The priority value derived from a priority clause depends on how busy the agent is when the task needs the contested resource. If an agent has a lot to do (workload is high), tasks will have to be deferred, on average, for a relatively long interval. There may not be time to do all desired tasks – or more generally – to avoid all basis events. In such conditions, the importance associated with avoiding a basis event should be treated as more relevant than urgency in computing a priority, ensuring that those basis events which do occur will be the least damaging.

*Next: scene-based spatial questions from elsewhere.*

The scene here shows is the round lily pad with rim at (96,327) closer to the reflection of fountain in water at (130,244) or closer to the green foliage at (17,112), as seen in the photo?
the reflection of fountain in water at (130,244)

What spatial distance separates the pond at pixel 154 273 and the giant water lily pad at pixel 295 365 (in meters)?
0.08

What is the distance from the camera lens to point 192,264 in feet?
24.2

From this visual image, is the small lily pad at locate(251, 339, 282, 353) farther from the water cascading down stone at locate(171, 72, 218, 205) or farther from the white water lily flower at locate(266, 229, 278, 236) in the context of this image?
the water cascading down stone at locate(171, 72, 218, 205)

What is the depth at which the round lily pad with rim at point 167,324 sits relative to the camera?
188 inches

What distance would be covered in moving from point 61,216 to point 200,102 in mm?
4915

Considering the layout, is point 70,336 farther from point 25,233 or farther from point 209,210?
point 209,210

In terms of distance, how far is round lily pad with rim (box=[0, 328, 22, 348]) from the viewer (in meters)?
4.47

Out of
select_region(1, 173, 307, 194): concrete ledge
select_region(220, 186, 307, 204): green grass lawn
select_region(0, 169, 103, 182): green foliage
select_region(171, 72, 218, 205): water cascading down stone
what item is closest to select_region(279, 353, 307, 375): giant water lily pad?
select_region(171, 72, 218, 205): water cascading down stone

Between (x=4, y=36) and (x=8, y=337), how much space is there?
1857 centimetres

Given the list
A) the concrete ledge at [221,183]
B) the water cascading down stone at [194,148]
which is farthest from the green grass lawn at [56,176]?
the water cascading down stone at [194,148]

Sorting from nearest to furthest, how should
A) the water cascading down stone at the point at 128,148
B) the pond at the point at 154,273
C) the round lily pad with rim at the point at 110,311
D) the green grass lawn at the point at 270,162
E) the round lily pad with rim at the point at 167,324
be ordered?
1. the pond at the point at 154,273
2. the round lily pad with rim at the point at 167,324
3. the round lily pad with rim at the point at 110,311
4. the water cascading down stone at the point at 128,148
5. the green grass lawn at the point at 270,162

In low workload, the situation is reversed. With enough time to do all current tasks, importance may be irrelevant. The agent must only ensure that deadlines associated with each task are met. In these conditions, urgency should dominate the computation of task priority. The tradeoff between urgency and importance can be represented by the following equation:

priority_b = S*I_b + (S_max-S)U_b

S is subjective workload (a heuristic approximation of actual workload), m is the maximum workload value 9, and I_b and U_b represent importance and urgency for a specified basis (b). To determine a task’s priority, APEX first computes a priority value for each basis, and then selects the maximum of these values.

For example, a monitor fuel gauge task derived from the procedure step s5 above includes three priority clauses. Assuming a subjective workload value of 5 (normal) the first priority clause

(priority (run-empty) (importance 6) (urgency 2))

yields a priority value of 38. Further assuming values of 4 and 5 for variables ?x and ?y, the clauses

(priority (delay-to-other-task) (importance ?x) (urgency 3))

(priority (excess-time-cost refuel) (importance ?x) (urgency ?y)))

yield values of 32 and 40 respectively. The prioritization algorithm assigns the maximum of these values, 40, as the overall priority for the monitor-fuel-gauge task.

A task acquires control of a resource in either of two ways. First, the resource becomes freely available when its current controller terminates. In this case, all tasks whose execution awaits control of the freed up resource are assigned current priority values; control is assigned to whichever task has the highest priority. Second, a higher priority task can seize a resource from its current controller, interrupting it and forcing it into a suspended state.

A suspended task recovers control of needed resources when it once again becomes the highest priority competitor for those resources. In this respect, such tasks are equivalent to pending tasks which have not yet begun. However, a suspended task may have ongoing subtasks which may be affected by the interruption. Two effects occur automatically: (1) descendant tasks no longer inherit priority from the suspended ancestor and (2) each descendant task is reprioritized, making it possible that a descendant will itself suffer interruption. Other effects are procedure-specific and must be specified explicitly. PDL includes several primitives steps useful for this purpose, including RESET and TERMINATE.

(step s4 (turn-on-headlights my-turn))

(step s5 (reset) (waitfor (suspended ?s4))

For example, step s5 above causes a turn-on-headlight task to terminate and restart if it ever becomes suspended. This behavior makes sense because interrupting the task, is likely to undo progress made towards successful completion. For example, the driver may have gotten as far as moving the left hand towards the control knob at the time of suspension, after which the hand will likely be moved to some other location before the task is resumed.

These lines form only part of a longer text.